> **WORK TO DO**
Rewrite the data as a JSON list of strings, one string per line with blank lines omitted, beginning at the line that contains "How would you sequence" and stopping after the line that contains "(127,258) → (138,134) → (20,179) → (346,54)".

> **DATA SUPPLIED**
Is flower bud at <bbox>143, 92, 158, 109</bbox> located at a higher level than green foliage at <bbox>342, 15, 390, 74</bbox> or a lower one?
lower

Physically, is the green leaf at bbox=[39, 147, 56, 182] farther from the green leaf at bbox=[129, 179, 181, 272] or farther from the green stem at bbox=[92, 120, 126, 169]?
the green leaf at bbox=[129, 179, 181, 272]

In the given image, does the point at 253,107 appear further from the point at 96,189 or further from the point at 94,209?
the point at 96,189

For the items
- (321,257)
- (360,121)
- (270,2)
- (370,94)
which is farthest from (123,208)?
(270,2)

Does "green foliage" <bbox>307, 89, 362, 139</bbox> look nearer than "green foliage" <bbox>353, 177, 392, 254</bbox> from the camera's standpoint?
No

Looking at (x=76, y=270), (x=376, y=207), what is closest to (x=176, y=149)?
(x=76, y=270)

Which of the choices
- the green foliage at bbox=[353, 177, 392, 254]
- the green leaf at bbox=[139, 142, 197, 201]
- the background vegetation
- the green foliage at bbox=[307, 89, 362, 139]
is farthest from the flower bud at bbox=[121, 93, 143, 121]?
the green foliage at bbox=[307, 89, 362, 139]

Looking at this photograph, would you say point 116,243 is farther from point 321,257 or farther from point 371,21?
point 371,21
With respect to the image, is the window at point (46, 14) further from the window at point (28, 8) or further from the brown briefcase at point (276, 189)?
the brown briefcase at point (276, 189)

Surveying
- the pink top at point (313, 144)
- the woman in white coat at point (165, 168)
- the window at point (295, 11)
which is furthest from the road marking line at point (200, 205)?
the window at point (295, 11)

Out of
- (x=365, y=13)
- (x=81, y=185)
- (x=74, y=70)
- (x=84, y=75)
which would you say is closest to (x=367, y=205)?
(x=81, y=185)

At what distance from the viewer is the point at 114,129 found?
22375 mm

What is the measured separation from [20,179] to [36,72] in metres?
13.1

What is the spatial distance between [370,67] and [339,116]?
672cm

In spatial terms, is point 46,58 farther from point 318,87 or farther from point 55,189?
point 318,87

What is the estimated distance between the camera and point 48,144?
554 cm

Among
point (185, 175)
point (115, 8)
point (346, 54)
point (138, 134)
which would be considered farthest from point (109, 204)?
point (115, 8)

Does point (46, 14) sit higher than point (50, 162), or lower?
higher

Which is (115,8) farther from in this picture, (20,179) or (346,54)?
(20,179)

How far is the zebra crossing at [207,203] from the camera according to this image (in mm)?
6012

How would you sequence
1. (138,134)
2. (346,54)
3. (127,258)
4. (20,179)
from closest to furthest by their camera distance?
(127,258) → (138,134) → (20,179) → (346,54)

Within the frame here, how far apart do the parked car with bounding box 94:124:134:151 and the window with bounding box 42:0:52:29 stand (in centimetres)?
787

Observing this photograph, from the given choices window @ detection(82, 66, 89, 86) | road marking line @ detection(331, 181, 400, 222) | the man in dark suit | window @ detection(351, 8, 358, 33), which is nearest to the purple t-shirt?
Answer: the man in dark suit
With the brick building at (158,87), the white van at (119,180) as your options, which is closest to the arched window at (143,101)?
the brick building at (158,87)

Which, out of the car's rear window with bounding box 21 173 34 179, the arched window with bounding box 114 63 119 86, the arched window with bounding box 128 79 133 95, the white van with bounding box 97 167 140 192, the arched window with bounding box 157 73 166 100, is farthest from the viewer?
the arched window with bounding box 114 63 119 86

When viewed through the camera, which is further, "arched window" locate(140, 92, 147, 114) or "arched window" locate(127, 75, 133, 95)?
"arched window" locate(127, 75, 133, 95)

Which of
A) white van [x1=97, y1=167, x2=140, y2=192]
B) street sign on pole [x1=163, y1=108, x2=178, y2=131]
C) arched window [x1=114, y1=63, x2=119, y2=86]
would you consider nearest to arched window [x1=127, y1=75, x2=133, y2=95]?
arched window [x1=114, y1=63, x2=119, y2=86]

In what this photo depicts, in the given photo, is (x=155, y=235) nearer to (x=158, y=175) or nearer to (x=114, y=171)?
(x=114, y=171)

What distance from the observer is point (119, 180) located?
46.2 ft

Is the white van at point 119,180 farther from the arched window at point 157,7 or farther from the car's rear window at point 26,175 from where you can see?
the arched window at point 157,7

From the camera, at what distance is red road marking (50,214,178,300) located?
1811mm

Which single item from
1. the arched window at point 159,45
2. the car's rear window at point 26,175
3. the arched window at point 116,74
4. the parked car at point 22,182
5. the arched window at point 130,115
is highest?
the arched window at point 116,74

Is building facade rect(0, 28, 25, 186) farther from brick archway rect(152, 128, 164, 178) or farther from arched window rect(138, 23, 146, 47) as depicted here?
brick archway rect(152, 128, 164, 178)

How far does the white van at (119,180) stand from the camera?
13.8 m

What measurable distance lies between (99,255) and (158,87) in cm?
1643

> **PROBLEM SOLUTION**
[
  "How would you sequence",
  "1. (138,134)",
  "2. (346,54)",
  "3. (127,258)",
  "4. (20,179)",
  "from closest to furthest by their camera distance?",
  "(127,258) → (138,134) → (20,179) → (346,54)"
]